The cause was that third condition and the separate preparations that we had taken for Auto Crane. We had accidentally launched all of these Auto Scaling, all of these machines, this Auto Scaling group, without protecting all of those instances.
So despite the fact that we are telling Crane, the primary, that, “We are killing this specific worker,” Auto Scaling group was just like, “Nope, we’re gonna kill this other one because that’s just that one that I found.”
We rolled it back. We executed that rollback plan that we described under Communications.

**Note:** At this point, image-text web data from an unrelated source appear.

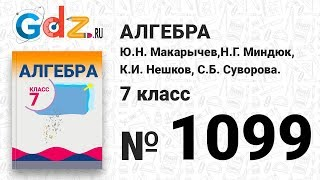 № 1099- Алгебра 7 класс Макарычев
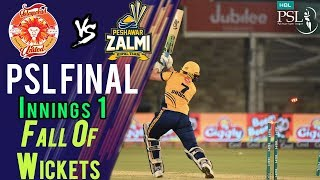 Peshawar Zalmi Fall Of Wickets | Peshawar Zalmi Vs Islamabad United | Final |25 March | HBL PSL 2018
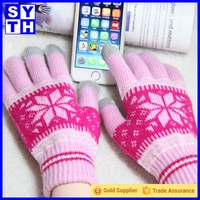 Universal Warm Screen Touch Gloves, Mobile Phone/Tablet Touchscreen Smart Glove Plain Style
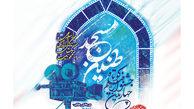 تهران و گلستان بیشترین آثار را به جشنواره «فیلم کوتاه طنین مسجد» ارسال کردند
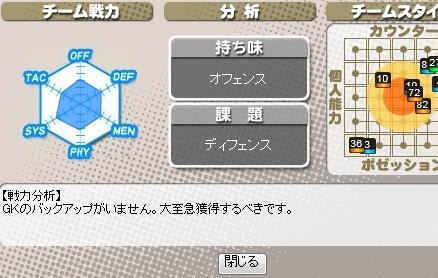 a0125643_19495861.jpg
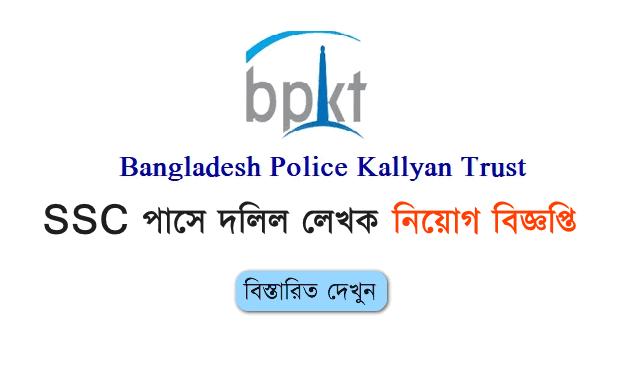 Bangladesh Police Kollyan Trust Job Circular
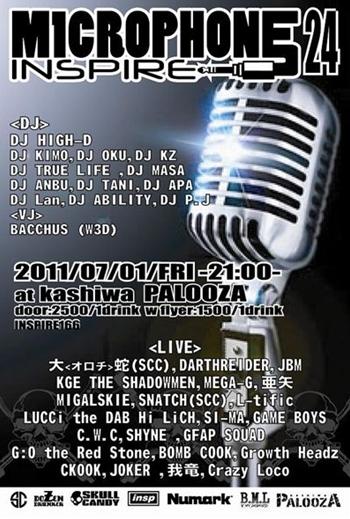 MICROPHONE INSPIRE VOL242011EASTERkashiwa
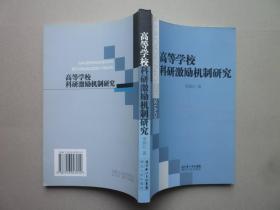 高等学校科研激励机制研究//李滨江著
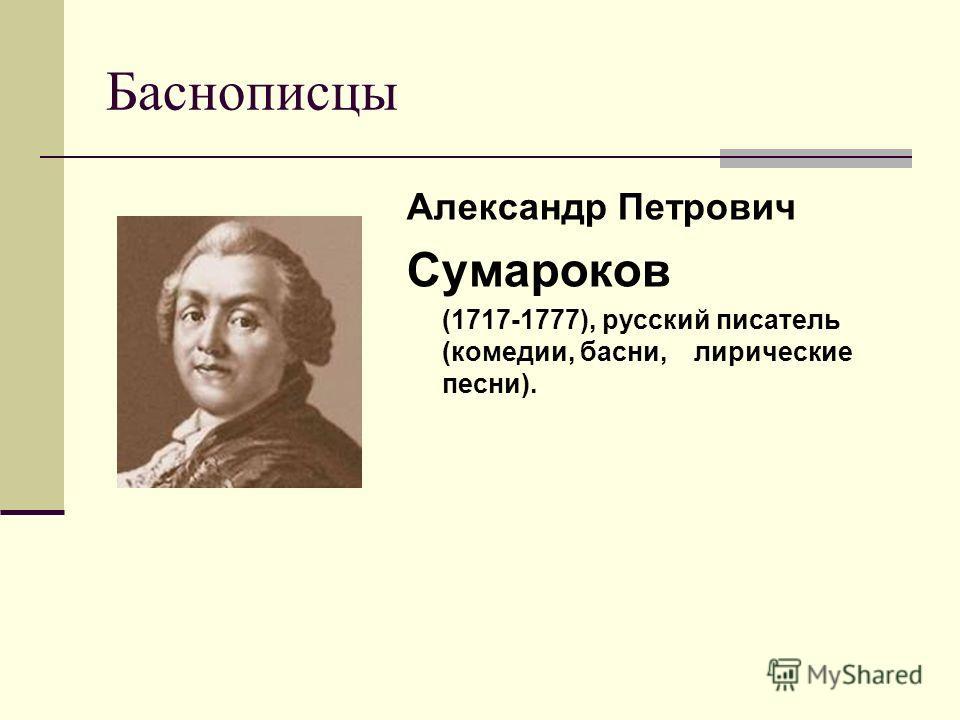 Баснописцы Александр Петрович Сумароков (1717-1777), русский писатель (комедии, басни, лирические песни).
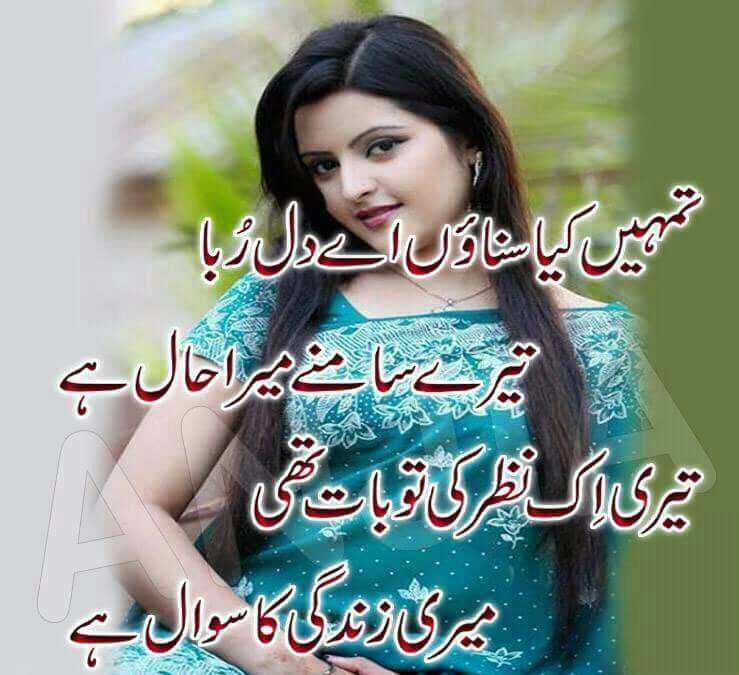 Tumhe Kaya Sunao Aay Dil Ruba  Tery Samny Mera Hal Hai - Urdu 4 Lines Romantic Poetry Pics And Images - Urdu Poetry World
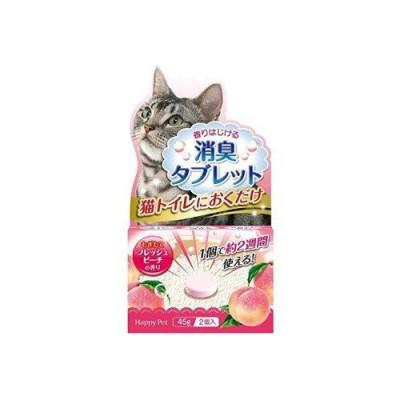 Happy Pet Уничтожитель сильных запахов для кошачьего туалета в форме таблетки, Персик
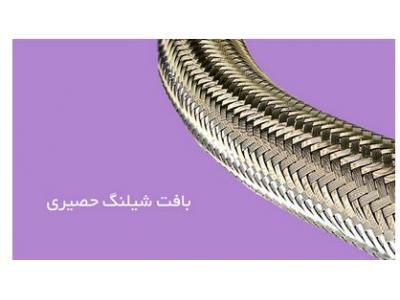 تولید و پخش انواع شیلنگ حصیری استیل و آلومینیوم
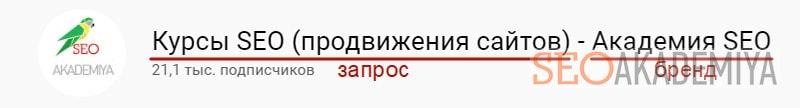 пример названия канала на Ютуб для компании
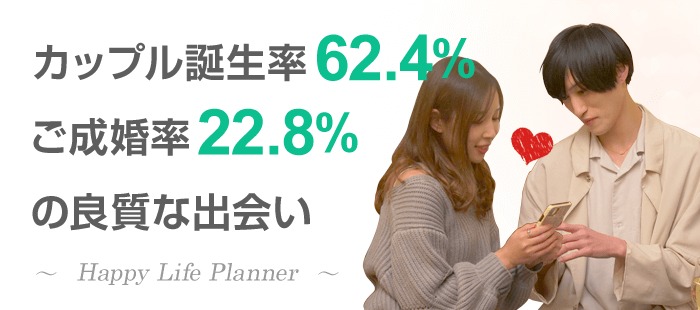 カップル誕生率62.4%ご成婚率22.8%の良質な出会い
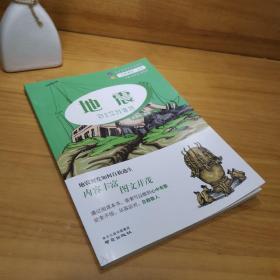 地震 应急避难丛书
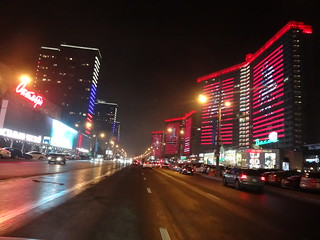 Arbat, Moscow, Moscow Federal City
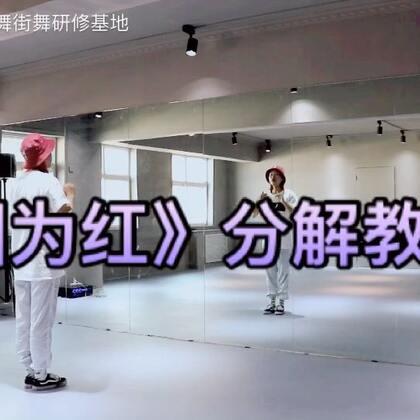 #舞蹈#因为红的分解教程出来啦!大家可以尝试去学咯!😘喜欢就多多点赞关注😎#舞蹈分解视频##韩舞教学#@美拍每日精选 @舞蹈频道官方账号 @美拍小助手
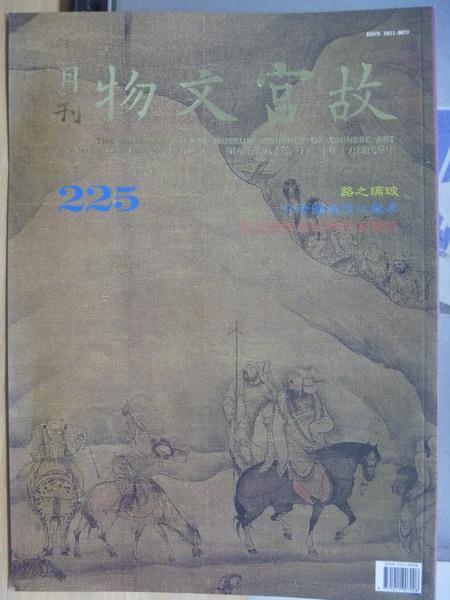 【書寶二手書T9/雜誌期刊_YJM】故宮文物月刊_225期_玻璃之路等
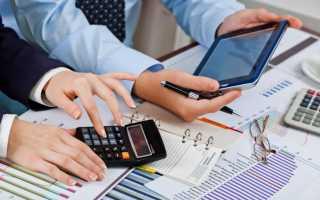 Понятие и функции кредитного рынка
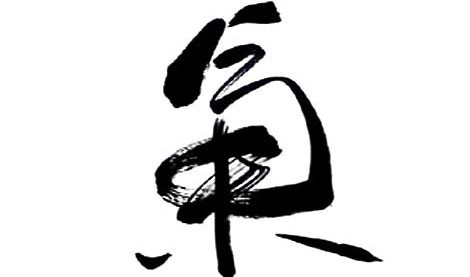 understanding the philosophy of daoism The daoist philosopher zhuangzi proposes that happiness is nothing but   perception and understanding have come to a stop and spirit moves where it  wants.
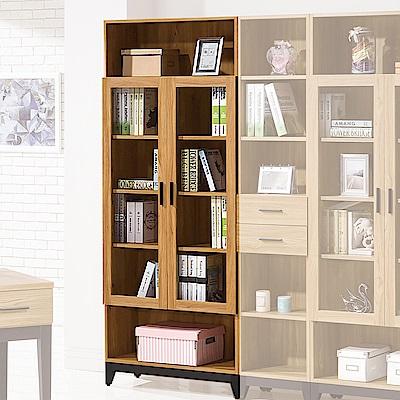 H&D 優植2.7尺二門書櫃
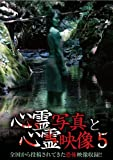 心霊写真と心霊映像5 [DVD]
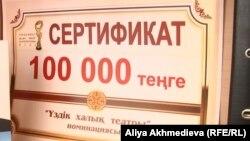Дәнеш Рақышев атындағы театрға «халық театры» құрметті атағымен бірге 100 мың теңге сыйлық берілгені туралы сертификат. Жаркент, 2 желтоқсан 2015 жыл.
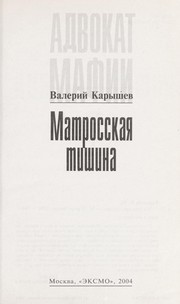 Cover of: Matrosskai͡a︡ tishina | Valeriĭ Karyshev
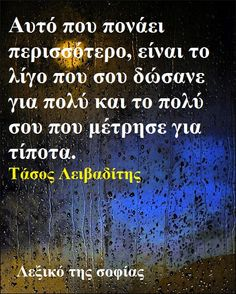 Favorite Quotes, Best Quotes, Love Quotes, Inspirational Quotes, Poetry Quotes, Wisdom Quotes, Writers And Poets, Greek Words, Simple Words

It went really well. We’re super proud of ourselves, and we fixed it. We fixed the bug, we made sure that that bug was not gonna happen again, and we rolled it back out.
And after a couple of hours of monitoring, everything seemed very okay.
Some unexpected obstacles
At this point, I want to say life was good, but the title of my presentation implies otherwise, and so, these are the bad, unexpected things that happened.
The first thing I’m gonna share with you, it’s not necessarily bad, but it was incredibly unexpected for us.
This is a graph of our Auto Scaling group at any given time.
The X-axis is dates. This is a week in December, a couple of weeks after our launch.
And then the Y-axis goes from zero to 50, it’s a number of EC2 instances in the Auto Scaling group.
The blue line, the really spiky blue line, those are the number of EC2 instances at that time.
And the solid red bar here, that’s the number of machines that we had before Auto Crane, that static number, which is like it’s just a solid little brick.
And this solid red line here that’s going up and down a bit, that’s the average number of machines across each day.
You can see here that the average number of machines is higher than what we saw with our static Crane fleet because the number of jobs that people submitted to Crane drastically went up once we rolled out Auto Crane because they now started to see Auto Crane as this reliable, robust system that can handle all their jobs, that will execute all their jobs, and now they can really happily use it.
And that was a mistake on our part because our understanding was, “Oh, our downstream teams, they just want to use more Crane sometimes.”
It turns out they just wanted more Crane all of the time.
And so, this wasn’t a bad thing. We’re pretty proud of ourselves. I mean, great. Our teams are really happy.
But then Crane began going down, and Crane began failing because we never expected the need for Crane to scale the way that it does and did with Auto Scaling.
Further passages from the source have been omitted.